Sur un haut chêne au pied d’une montagne,
S’étaient dès le matin, assemblés mille oiseaux,
Qui voltigeant de rameaux en rameaux
De leurs brillants concerts égayaient la campagne
Ainsi, sans soins, sans embarras,
Chantant leur joye ou leur tendre martyre,
Ils attendaient l’heure de leur repas,
Ou leur appétit, pour mieux dire.
Ils le sentaient venir, lorsque tout à propos
Un sansonnet vint leur apprendre
Qu’à mille pas de l’arbre ils n’avoient qu’à se rendre.
Le grain, leur disait-il, s’y versait à grands flots.
Venez… ne soyez pas si sots,
Leur dit une alouette ; on songe à vous surprendre.
Grain, vous dit-on, d’accord ; mais aussi vrais panneaux
Que l’oiseleur vient de vous tendre :
Et que je sois le dernier des oiseaux
Si… la pauvre alouette est une autre Cassandre,
Qu’on ne croit point, qu’on ne veut point entendre ;
Et nos troyens allaient entraînés par la faim,
Suivent le sansonnet au grain.
Vous le voyez ; dit-il. Le premier il y vole.
On l’a suivi sur sa parole ?
Sur son exemple on se met à manger :
Mais le panneau se ferme ; et voilà dans la geôle
Nos pauvres indiscrets.

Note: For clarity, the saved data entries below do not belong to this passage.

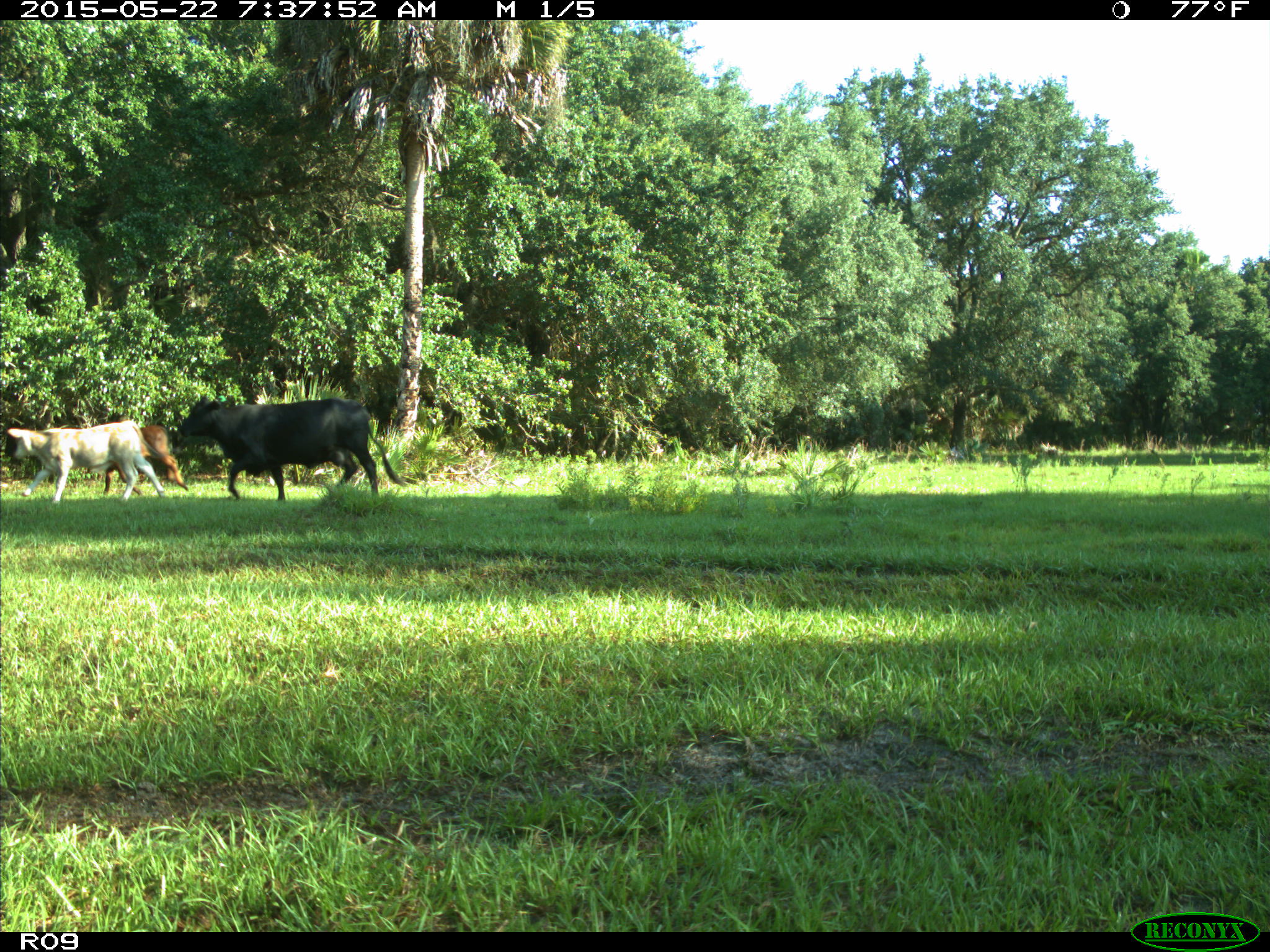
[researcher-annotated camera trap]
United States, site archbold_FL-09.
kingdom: Animalia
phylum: Chordata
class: Mammalia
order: Artiodactyla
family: Bovidae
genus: Bos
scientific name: Bos taurus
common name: domestic cow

Quelques-uns d’enrager ;
Les autres encor de gruger.
En enrageant ; cela console.
Je vous ai prédit le danger ;
Vous trompais-je ? Dit l’alouette,
Qui seule avait la clef des champs.
Non, répondit quelqu’une de dedans ;
C’est qu’on croit trop ce qu’on souhaite ;
Et l’on connaît son tort quand il n’en est plus temps.